On 10/17/22 22:29, Simon Glass wrote:
So far standard boot lacks a boot menu, although it is possible to create
a rudimentary one using the existing 'bootmenu' command.
Even then, this text-based menu offer only basic functionality and does
not take full advantage of the displays which are common on many devices.
This series provides a 'bootflow menu' command which allows the user to
select from the available bootflows. An attempt is made to show the name
of the available operating systems, by reading more information into the
bootflow. A logo can be read also, where supported, so that this can be
presented to the user when an option is highlighted.
Full use is made of TrueType fonts, if enabled. For cases where only a
serial console is available, it falls back to a simple text-based menu.
All of this is implementing using a new 'expo' construct, a collection of
scenes (like menu screens) which can be navigated by the user to view
information and select option. This is fairly general and should be able
to cope with a wider array of use cases, with less hacking of the menu
code, such as is currently needed for CMD_BOOTEFI_BOOTMGR.
Of course it would be possible to enhance the existing menu rather than
creating a new setup. Instead it seems better to make the existing menu
use expo, if code space permits. It avoids the event-loop problem and
should be more extensible, given its loosely coupled components and use of
IDs instead of pointers. Further motivation is provided in the
documentation.
For now the CLI keypress-decoding code is split out to be used by the new
menu. The key codes defined by menu.h are reused also.

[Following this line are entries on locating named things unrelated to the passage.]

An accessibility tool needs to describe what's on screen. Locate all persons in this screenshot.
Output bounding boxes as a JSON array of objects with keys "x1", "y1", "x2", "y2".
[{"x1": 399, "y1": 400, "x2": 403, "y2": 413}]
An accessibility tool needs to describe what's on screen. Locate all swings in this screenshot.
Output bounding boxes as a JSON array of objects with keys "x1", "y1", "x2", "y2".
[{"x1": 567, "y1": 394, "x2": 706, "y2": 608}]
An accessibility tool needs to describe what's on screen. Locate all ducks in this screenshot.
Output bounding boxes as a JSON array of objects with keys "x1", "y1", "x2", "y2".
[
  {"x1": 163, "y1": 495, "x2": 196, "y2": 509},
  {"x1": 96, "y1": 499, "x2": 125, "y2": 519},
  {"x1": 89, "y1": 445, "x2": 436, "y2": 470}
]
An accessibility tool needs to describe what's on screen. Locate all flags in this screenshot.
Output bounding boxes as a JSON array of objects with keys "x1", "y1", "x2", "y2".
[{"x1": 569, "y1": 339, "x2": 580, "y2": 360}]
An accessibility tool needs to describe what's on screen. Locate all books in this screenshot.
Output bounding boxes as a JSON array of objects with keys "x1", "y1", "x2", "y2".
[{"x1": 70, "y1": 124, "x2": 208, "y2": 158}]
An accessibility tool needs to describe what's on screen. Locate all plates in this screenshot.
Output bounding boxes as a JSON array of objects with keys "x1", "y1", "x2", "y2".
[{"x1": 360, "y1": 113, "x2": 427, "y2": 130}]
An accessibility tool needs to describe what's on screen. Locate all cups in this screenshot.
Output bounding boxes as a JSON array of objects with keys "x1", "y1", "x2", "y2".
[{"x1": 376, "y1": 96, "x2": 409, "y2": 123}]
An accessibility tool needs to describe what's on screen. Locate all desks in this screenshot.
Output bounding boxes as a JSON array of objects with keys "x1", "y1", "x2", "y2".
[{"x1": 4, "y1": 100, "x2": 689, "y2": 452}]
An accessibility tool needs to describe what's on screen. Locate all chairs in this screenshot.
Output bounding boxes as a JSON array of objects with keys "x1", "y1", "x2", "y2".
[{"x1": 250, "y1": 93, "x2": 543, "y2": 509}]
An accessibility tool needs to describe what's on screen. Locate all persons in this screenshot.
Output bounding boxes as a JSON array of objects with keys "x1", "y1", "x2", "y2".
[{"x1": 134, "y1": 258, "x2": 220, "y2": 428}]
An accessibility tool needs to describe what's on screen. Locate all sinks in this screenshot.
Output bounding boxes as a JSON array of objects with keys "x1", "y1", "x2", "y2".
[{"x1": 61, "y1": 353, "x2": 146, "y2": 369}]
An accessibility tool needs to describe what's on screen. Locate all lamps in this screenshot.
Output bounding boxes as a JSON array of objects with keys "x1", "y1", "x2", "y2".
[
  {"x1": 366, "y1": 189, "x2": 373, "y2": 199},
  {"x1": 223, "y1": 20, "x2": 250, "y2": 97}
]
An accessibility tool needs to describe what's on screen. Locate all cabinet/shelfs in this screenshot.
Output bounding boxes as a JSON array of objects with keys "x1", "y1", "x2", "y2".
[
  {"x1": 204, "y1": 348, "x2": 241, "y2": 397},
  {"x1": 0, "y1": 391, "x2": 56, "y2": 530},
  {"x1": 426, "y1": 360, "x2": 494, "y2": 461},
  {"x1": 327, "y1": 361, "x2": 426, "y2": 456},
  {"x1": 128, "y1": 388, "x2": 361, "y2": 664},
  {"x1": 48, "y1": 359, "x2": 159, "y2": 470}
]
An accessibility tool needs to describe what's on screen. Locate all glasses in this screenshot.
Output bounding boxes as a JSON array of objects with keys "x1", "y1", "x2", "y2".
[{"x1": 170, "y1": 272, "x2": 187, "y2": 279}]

This is of course just a starting point. Some ideas for future work are
included in the documentation.
Hello Simon,
Linaro's implementation of a boot menu for UEFI booting showed that the
current basis of bootmenu is inadequate for properly designing a GUI
like user interface.
With your patch set you try to overcome this. Your design document in
patch 24 identifies a hierarchy of objects expo - scene - design element
but otherwise remains rather sketchy to me.
Before investing into code we should a more holistic design perspective.
First thing we need to define is our requirements, e.g.
** Which input devices do we want to support in future **
- keyboard
- mouse
** What type of GUI do we want to support **
- text terminal
- graphical output
** Which design elements do we need **
- lists
- trees
- grids
- menus
- labels
- buttons
- drop down lists
- combo boxes
- bitmaps
- screens (you call them scene)
- transactions (you call them expo)
** How do we want to structure our GUI **
- Good practice is to clearly separate model, view, and controller.
** Which constraints do we have to observe? **
- How much is the code base allowed to grow?
- Who will be the long term sponsor and maintainer?
After having this rough cut overview we may start with a draft
implementation and detail our design document.
How do you plan to organize the design work?